- TEXT:
▽

Nun alles rückwärts, Empfänger aus, Stecker raus und Sender deaktiviert. Jetzt den Steckplatz des Quartzes am Empfänger, staub- und feuchtigkeitsgeschützt in Luftballons eingepackt, freilegen. Nach erfolgreichem Quartz-Wechsel an Sender und Empfänger, Sender an, Stromversorgung verbinden, Schiebeschalter auf Ein. Keine weiteren Reaktionen treiben dem Fan ein zaghaftes Lächeln, ins von der frühen Morgensonne gerötete Gesicht. Die erste Betätigung des Lenkrades am Sender erzeugt eine umgehende Lenkreaktion, links, rechts, langsam, schnell, neutrale Lage, gut. Der Zeigefinger streckt sich gegen den kleinen gekrümmten Kunststoffhebel, siiiiiiiieeeeeeeeehh und loslassen, Ruhe, perfekt!

△

- AUFGABE:
Beantworten Sie die folgenden Fragen anhand des Textes über den Quartz-Wechsel:
(a) Womit ist der Steckplatz des Quartzes am Empfänger gegen Staub und Feuchtigkeit geschützt?
(b) Auf welche Stellung wird der Schiebeschalter nach dem Quartz-Wechsel gebracht?
(c) Wogegen streckt sich der Zeigefinger?

- FOLGENDE DATEN:
▽

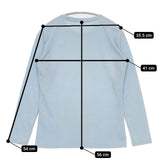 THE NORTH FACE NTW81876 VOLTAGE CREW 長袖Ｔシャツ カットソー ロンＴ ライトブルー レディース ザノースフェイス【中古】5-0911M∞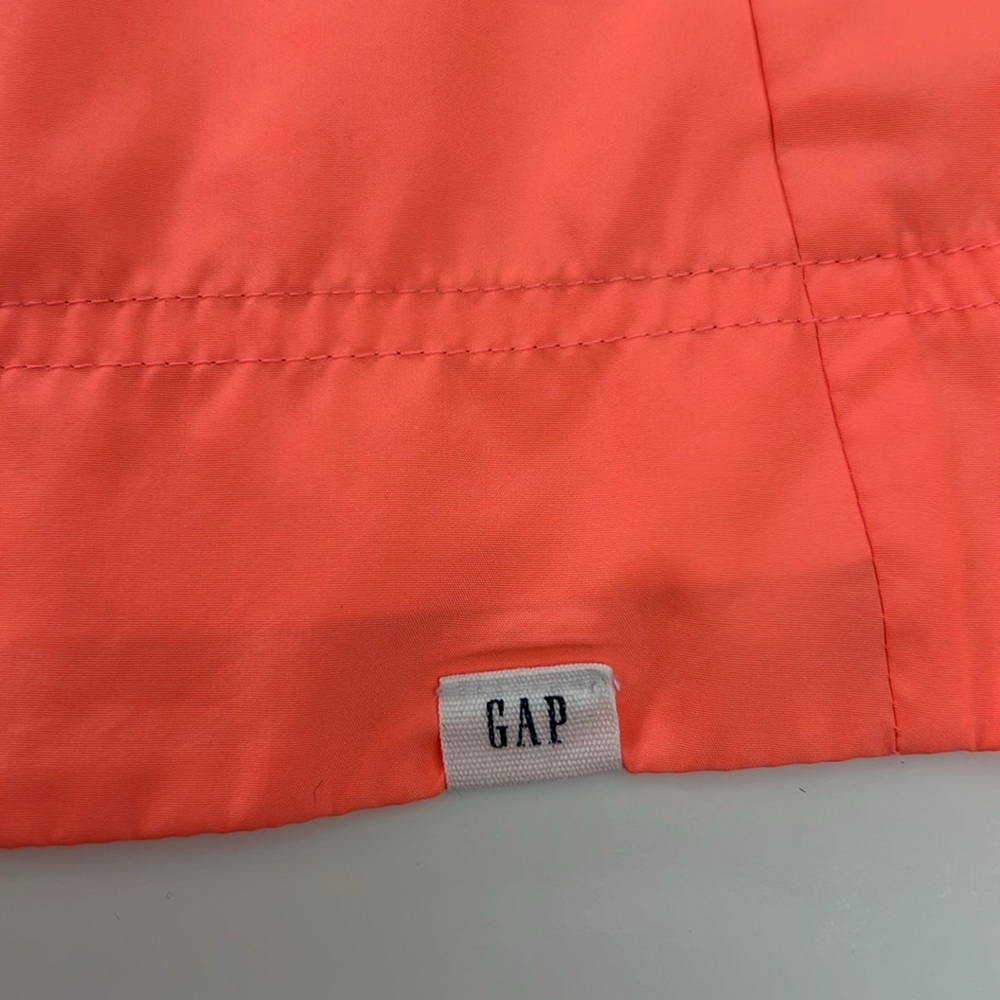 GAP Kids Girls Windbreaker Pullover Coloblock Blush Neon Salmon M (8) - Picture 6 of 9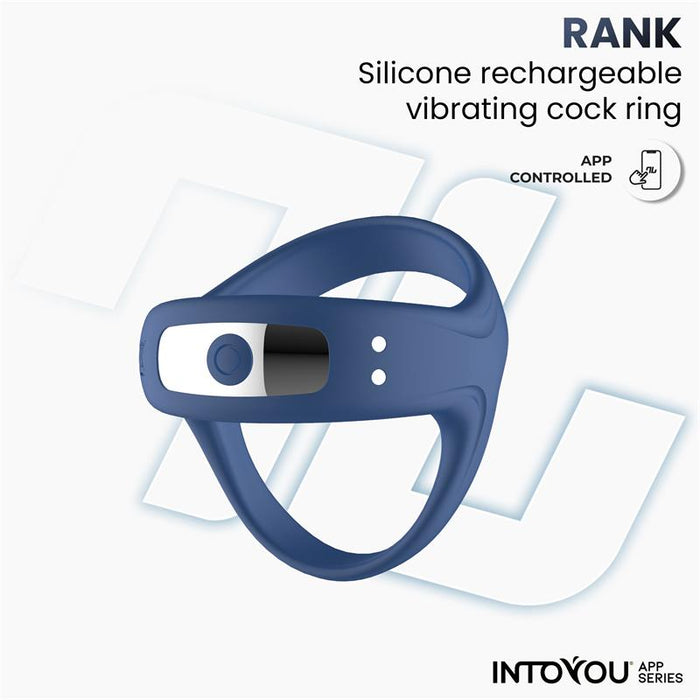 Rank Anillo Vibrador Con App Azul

△

- LÖSUNG:
(a) Der Steckplatz ist in Luftballons eingepackt.
(b) Der Schiebeschalter wird auf Ein gestellt.
(c) Der Zeigefinger streckt sich gegen den kleinen gekrümmten Kunststoffhebel.